Exercise objective>
Lay out every line of the records below as a Markdown table with the columns Row and Line, numbering the rows and skipping blank lines. Leave the pictures out of the table.

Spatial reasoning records
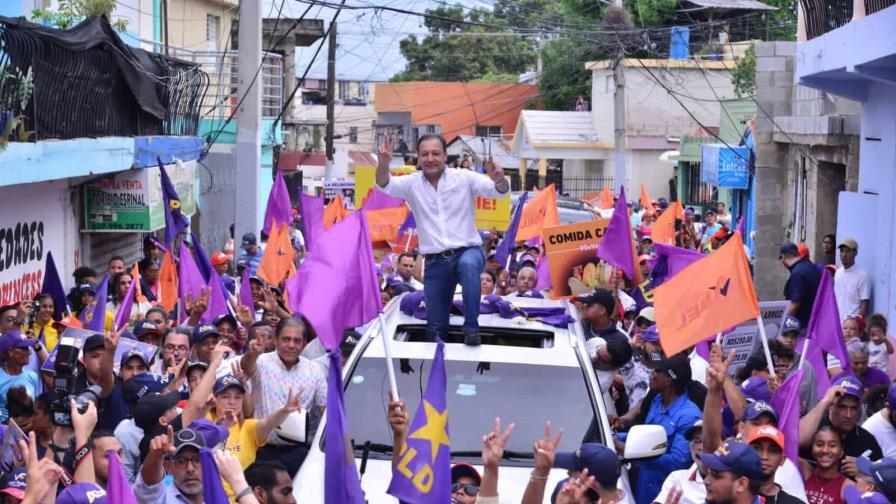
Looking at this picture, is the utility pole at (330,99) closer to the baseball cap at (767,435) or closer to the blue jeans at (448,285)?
the blue jeans at (448,285)

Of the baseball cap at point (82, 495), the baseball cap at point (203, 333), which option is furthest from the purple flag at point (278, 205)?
the baseball cap at point (82, 495)

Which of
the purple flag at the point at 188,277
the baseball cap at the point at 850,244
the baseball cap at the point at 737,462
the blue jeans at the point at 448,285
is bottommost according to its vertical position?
the baseball cap at the point at 737,462

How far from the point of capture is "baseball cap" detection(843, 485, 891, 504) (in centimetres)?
561

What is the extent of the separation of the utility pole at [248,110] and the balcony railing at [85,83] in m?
1.15

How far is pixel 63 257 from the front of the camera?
16672mm

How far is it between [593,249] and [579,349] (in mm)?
4361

Right answer>
| Row | Line |
|---|---|
| 1 | Looking at this picture, is the utility pole at (330,99) closer to the baseball cap at (767,435) or closer to the blue jeans at (448,285)? |
| 2 | the blue jeans at (448,285) |
| 3 | Of the baseball cap at point (82, 495), the baseball cap at point (203, 333), which option is furthest from the purple flag at point (278, 205)? |
| 4 | the baseball cap at point (82, 495) |
| 5 | Which of |
| 6 | the purple flag at the point at 188,277 |
| 7 | the baseball cap at the point at 850,244 |
| 8 | the baseball cap at the point at 737,462 |
| 9 | the blue jeans at the point at 448,285 |
| 10 | is bottommost according to its vertical position? |
| 11 | the baseball cap at the point at 737,462 |
| 12 | How far from the point of capture is "baseball cap" detection(843, 485, 891, 504) (in centimetres)? |
| 13 | 561 |
| 14 | What is the extent of the separation of the utility pole at [248,110] and the balcony railing at [85,83] in m? |
| 15 | 1.15 |
| 16 | How far is pixel 63 257 from the front of the camera? |
| 17 | 16672mm |
| 18 | How far is it between [593,249] and [579,349] (in mm)? |
| 19 | 4361 |